## Extract provided
A design thinking workshop in the times of CODIV

Sometimes pressure and time constraints lead to some interesting ideas. In September, with very short notice I prepared and ran a Design Thinking workshop for my team that paid for itself three times: my team learned a few new things, we worked on our product and we had a lot of fun. 

Here is the recipe for the workshop

  1. Consider each of the user groups of your product
  2. Create a team for each user group (two people can be a group)
  3. Each team goes through the design thinking process for their user group

My team of eight was split into four groups of two, each team with the task of going through the design thinking process with one user group of the product we are building together. All resources where prepared so that the workshop could be done remotely.

Empathy + User Journey

The first step in the design thinking process is to observe and empathize with your users. 

When building a product, you often focus on a few key players, those that interact the most with your application or do the most work. By looking at your product through all of your stakeholders you can view your product with fresh eyes and maybe identify hidden opportunities.

In preparation for the workshop, create user journey diagrams for each team as a simple x-y plot. The x axis lists the process steps of the product in sequential order and the y axis has a happy face (top) and a sad face (bottom).

## Data for review
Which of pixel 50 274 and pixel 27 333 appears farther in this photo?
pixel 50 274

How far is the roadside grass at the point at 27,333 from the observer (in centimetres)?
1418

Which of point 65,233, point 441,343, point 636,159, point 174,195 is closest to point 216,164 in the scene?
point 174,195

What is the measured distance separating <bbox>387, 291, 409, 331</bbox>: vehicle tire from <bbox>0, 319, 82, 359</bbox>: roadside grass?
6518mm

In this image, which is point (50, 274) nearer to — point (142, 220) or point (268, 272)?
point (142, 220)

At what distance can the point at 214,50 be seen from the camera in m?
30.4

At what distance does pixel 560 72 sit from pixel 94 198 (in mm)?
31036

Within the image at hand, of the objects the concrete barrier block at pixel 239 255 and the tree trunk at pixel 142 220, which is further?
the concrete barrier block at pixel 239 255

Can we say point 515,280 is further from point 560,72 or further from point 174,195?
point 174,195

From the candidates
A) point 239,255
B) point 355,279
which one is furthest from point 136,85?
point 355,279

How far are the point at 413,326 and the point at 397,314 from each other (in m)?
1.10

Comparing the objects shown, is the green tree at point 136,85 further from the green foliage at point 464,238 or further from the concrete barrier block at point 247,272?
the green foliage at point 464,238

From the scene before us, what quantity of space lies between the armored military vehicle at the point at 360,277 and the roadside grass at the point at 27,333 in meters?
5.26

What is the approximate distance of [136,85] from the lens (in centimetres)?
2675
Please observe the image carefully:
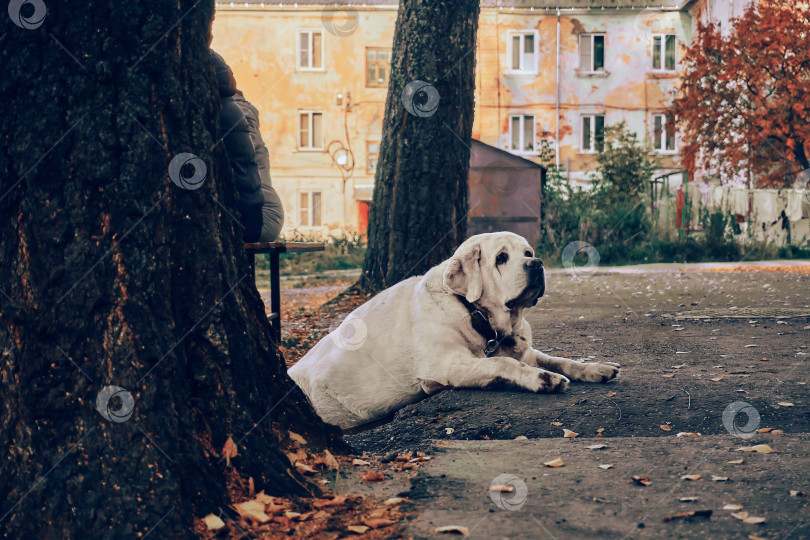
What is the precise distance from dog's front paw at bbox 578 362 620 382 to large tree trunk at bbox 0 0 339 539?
8.95ft

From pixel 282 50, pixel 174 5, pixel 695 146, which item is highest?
pixel 282 50

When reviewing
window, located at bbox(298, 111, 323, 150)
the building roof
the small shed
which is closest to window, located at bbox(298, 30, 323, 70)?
the building roof

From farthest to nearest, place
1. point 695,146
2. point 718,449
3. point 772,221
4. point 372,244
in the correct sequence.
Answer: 1. point 695,146
2. point 772,221
3. point 372,244
4. point 718,449

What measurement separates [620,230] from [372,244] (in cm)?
1073

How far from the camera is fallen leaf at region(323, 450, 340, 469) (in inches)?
121

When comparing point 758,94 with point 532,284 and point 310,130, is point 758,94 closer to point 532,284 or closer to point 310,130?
point 310,130

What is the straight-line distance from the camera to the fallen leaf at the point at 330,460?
3.09 m

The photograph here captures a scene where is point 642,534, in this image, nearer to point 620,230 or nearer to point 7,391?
point 7,391

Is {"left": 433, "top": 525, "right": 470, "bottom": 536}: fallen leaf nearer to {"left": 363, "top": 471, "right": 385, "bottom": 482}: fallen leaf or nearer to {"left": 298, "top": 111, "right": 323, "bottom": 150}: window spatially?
{"left": 363, "top": 471, "right": 385, "bottom": 482}: fallen leaf

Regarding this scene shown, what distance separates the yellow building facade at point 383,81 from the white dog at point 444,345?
24.5 meters

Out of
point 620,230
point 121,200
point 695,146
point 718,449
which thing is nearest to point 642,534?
point 718,449

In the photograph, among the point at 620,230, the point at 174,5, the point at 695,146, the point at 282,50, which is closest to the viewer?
the point at 174,5

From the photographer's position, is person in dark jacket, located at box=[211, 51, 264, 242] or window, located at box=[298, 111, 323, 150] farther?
window, located at box=[298, 111, 323, 150]

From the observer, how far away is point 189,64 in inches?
109
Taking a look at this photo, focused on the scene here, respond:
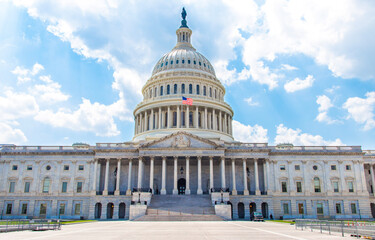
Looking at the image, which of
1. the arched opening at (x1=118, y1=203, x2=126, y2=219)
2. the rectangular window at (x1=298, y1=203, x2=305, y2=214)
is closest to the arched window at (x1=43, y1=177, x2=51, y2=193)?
the arched opening at (x1=118, y1=203, x2=126, y2=219)

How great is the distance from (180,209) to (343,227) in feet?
100

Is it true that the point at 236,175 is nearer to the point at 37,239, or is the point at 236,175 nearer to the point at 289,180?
the point at 289,180

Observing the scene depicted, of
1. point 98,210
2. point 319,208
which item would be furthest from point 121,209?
point 319,208

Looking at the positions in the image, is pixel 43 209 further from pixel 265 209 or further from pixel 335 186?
pixel 335 186

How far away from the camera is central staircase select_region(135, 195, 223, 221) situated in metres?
48.1

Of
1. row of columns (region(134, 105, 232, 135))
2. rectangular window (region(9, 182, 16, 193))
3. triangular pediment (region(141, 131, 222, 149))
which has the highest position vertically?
row of columns (region(134, 105, 232, 135))

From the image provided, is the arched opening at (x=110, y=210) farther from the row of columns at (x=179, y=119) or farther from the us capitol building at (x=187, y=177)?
the row of columns at (x=179, y=119)

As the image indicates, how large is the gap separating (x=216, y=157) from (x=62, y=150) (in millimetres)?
31496

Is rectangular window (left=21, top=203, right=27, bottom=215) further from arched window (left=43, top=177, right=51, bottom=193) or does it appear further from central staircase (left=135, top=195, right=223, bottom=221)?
central staircase (left=135, top=195, right=223, bottom=221)

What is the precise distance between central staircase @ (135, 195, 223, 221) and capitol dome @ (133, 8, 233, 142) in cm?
1967

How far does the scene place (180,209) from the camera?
51.9 meters

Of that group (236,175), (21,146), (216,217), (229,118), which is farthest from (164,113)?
(216,217)

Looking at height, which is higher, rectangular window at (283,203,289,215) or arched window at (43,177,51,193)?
arched window at (43,177,51,193)

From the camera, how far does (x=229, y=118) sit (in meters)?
88.3
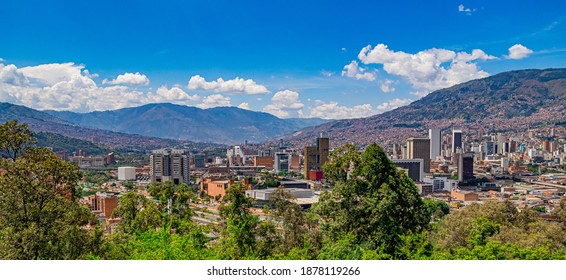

## Exercise goal
Reproduce word for word the part of the design thinking workshop post above, starting at "The first step" and ending at "sad face (bottom).".

## Completed exercise
The first step in the design thinking process is to observe and empathize with your users. 

When building a product, you often focus on a few key players, those that interact the most with your application or do the most work. By looking at your product through all of your stakeholders you can view your product with fresh eyes and maybe identify hidden opportunities.

In preparation for the workshop, create user journey diagrams for each team as a simple x-y plot. The x axis lists the process steps of the product in sequential order and the y axis has a happy face (top) and a sad face (bottom).